▶ **ABOUT THIS TASK**: Output the listing word for word, minus pictures.

▶ **RAW DATA**:
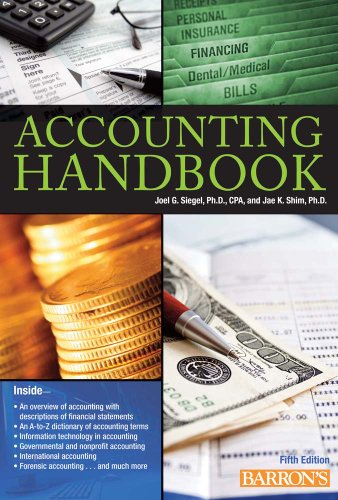 Barron's Accounting Handbook 9780764162701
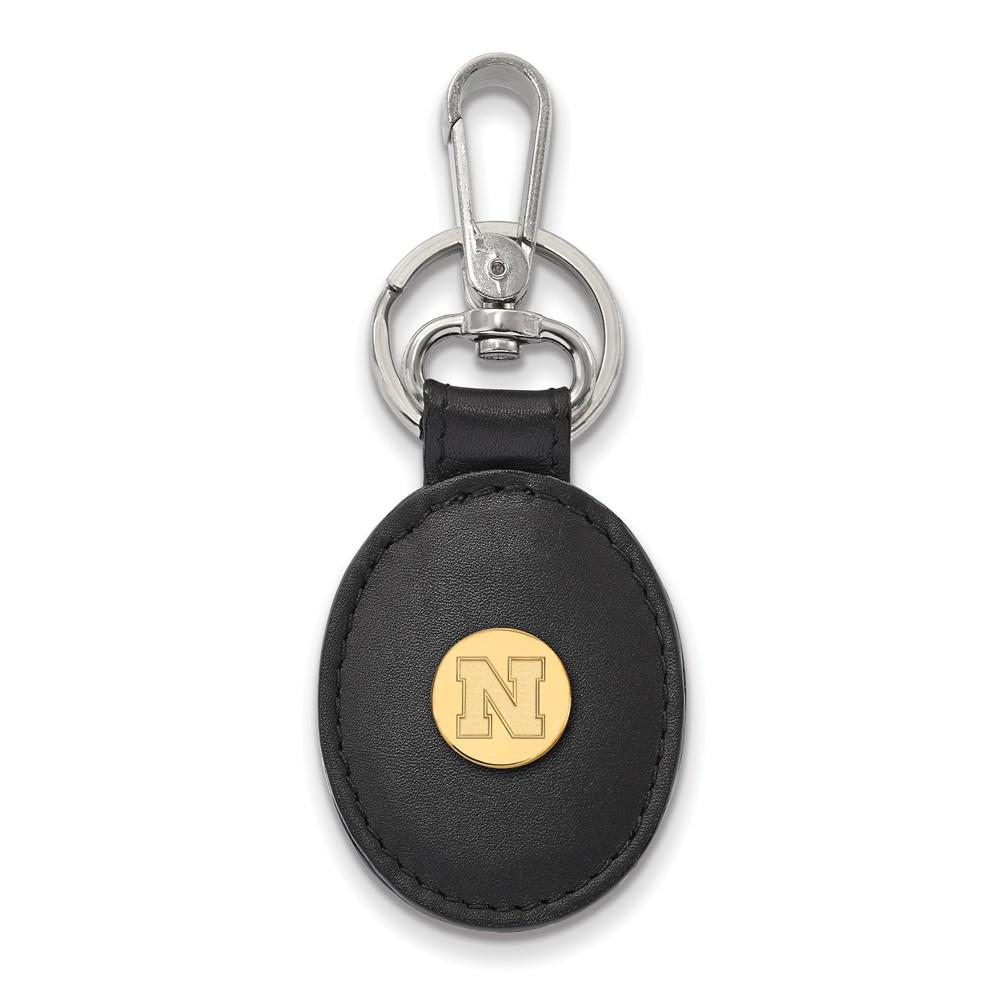 NCAA 14k Gold Plated Silver U of Nebraska Black Leather Key Chain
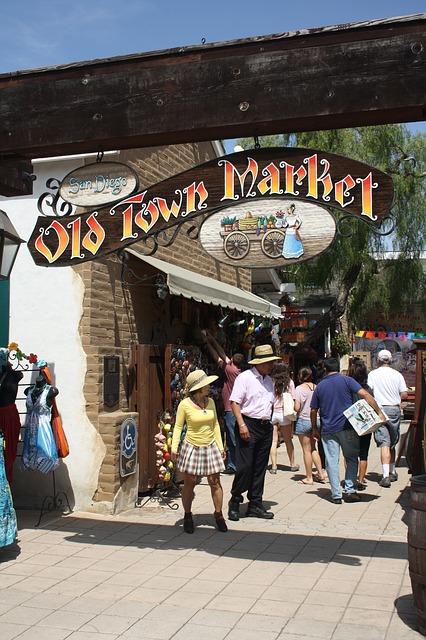 Old Town Market San Diego Pixabay Public Domain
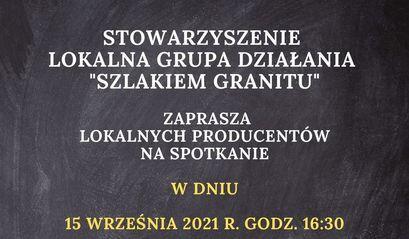 Spotkanie LGD Szlakiem Granitu plakat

▶ **ANSWER TO THIS EXERCISE**:
 Barron's Accounting Handbook 9780764162701
 NCAA 14k Gold Plated Silver U of Nebraska Black Leather Key Chain
 Old Town Market San Diego Pixabay Public Domain
 Spotkanie LGD Szlakiem Granitu plakat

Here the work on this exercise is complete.